A partir del ejemplo anterior queda claro que Pell no creía en el derroche de palabras: la única que aparece en sus 19 líneas de trabajo es «sea» (en realidad la escribió en latín: sit). Pero si desaparecen las palabras, debe haber símbolos que las sustituyan, y en esto Pell era un maestro de la inventiva. Los símbolos @ y <v que permiten mantener la concisión en la primera columna dejaron de usarse hace mucho tiempo, pero su símbolo para la división aún sigue entre nosotros.

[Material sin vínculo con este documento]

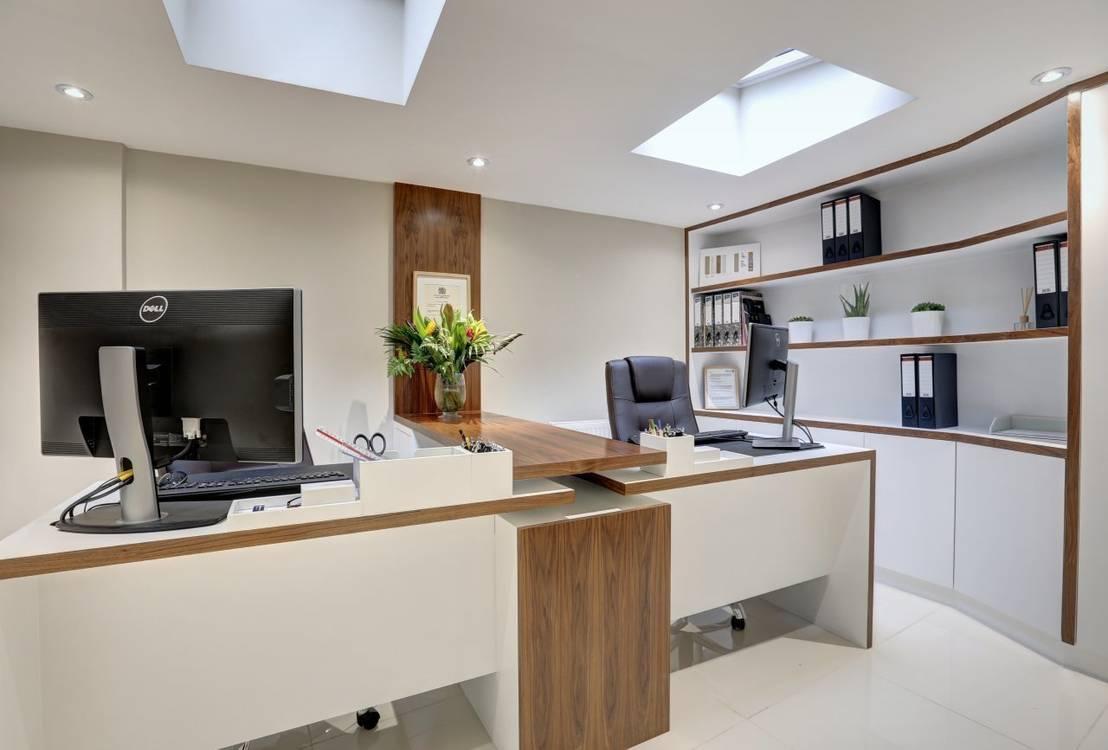 reis london ltd reis london office and showroom homify. Black Bedroom Furniture Sets. Home Design Ideas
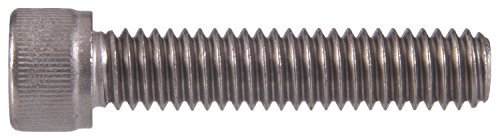 The Hillman Group 45340 M6-1.00 x 35 Metric Stainless Steel Socket Cap Screw (2 Packs of 5)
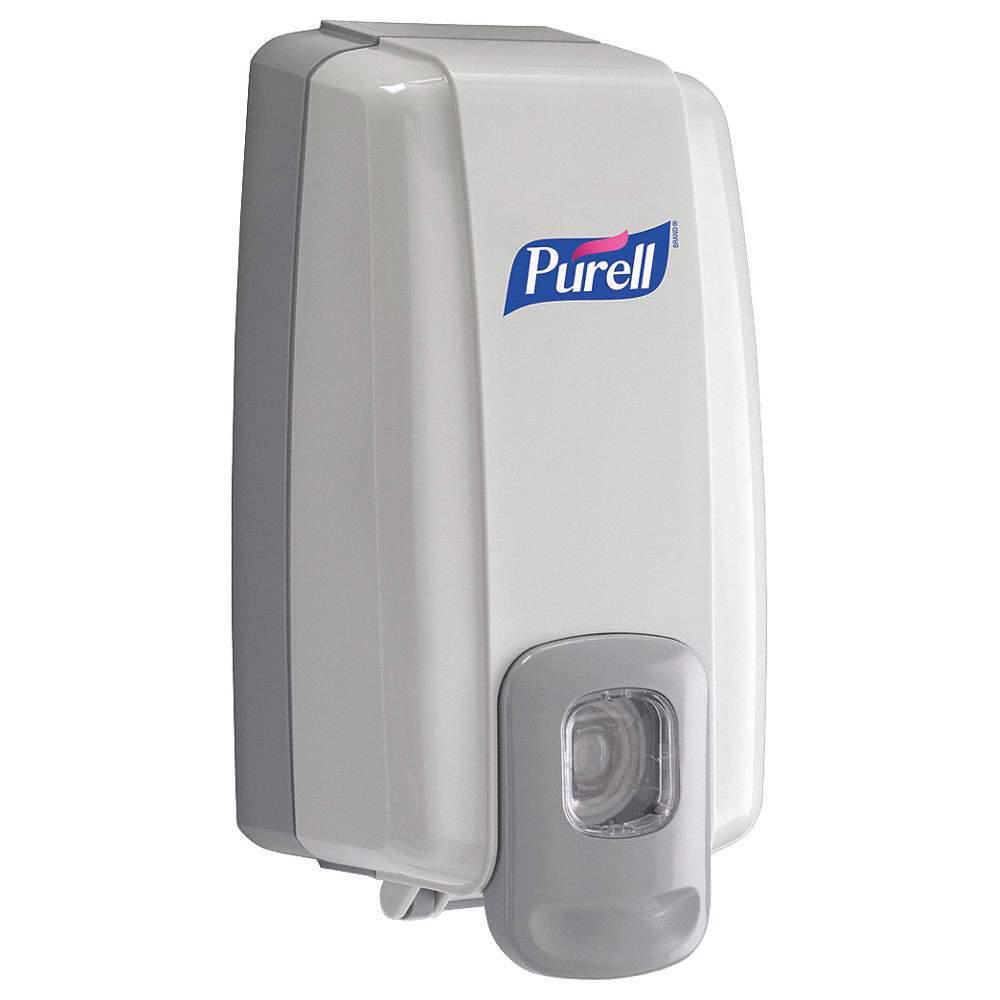 Purell 1000ml Wall Mounted Manual Dispenser - Grey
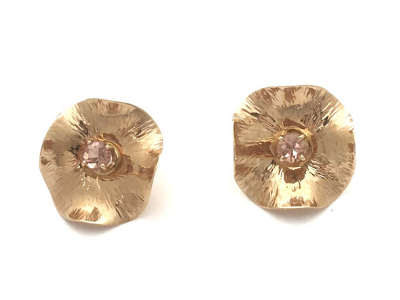 Pink Hibiscus: Yellow Gold and Pink Tourmaline Earrings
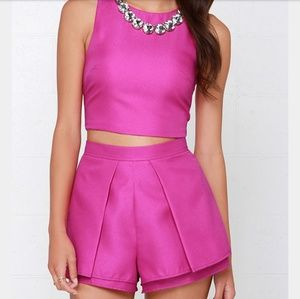 Lulu's At Daybreak Magenta Formal Short Shorts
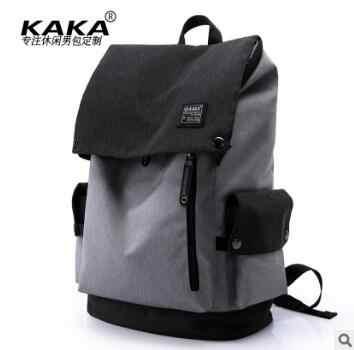 KAKA Pria Ransel Perjalanan Bisnis Ransel Tas untuk Pria 15.6 Inch Laptop Ransel Pria Sekolah Tas Bahu Tas Travel Rucksack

La inventiva para la notación fue una de las grandes dotes de Pell, y para ello siguió lo que por entonces ya era casi una tradición inglesa. En 1557 Robert Recorde había ideado el signo = basándose en dos líneas paralelas «porque no hay dos cosas que puedan ser más iguales». Por su parte, alrededor de 1600 Thomas Harriot había añadido los signos de desigualdad “<” y “>”, y la convención de escribir ab para indicar a multiplicado por b. En 1631 William Oughtred introdujo el signo ×, aunque rara vez lo utilizó; también defendió con entusiasmo una notación «con una presentación clara a la vista durante todo el curso y proceso de cualquier operación y razonamiento». Está claro que Pell opinaba lo mismo, que su método representaba el razonamiento con claridad ante la vista sin necesidad de ninguna explicación adicional. Por tanto, sus esfuerzos para «pelliar» a Diofante revelan más sobre las aspiraciones de los algebristas ingleses de comienzos del siglo XVII, que sobre Diofante y su Aritmética.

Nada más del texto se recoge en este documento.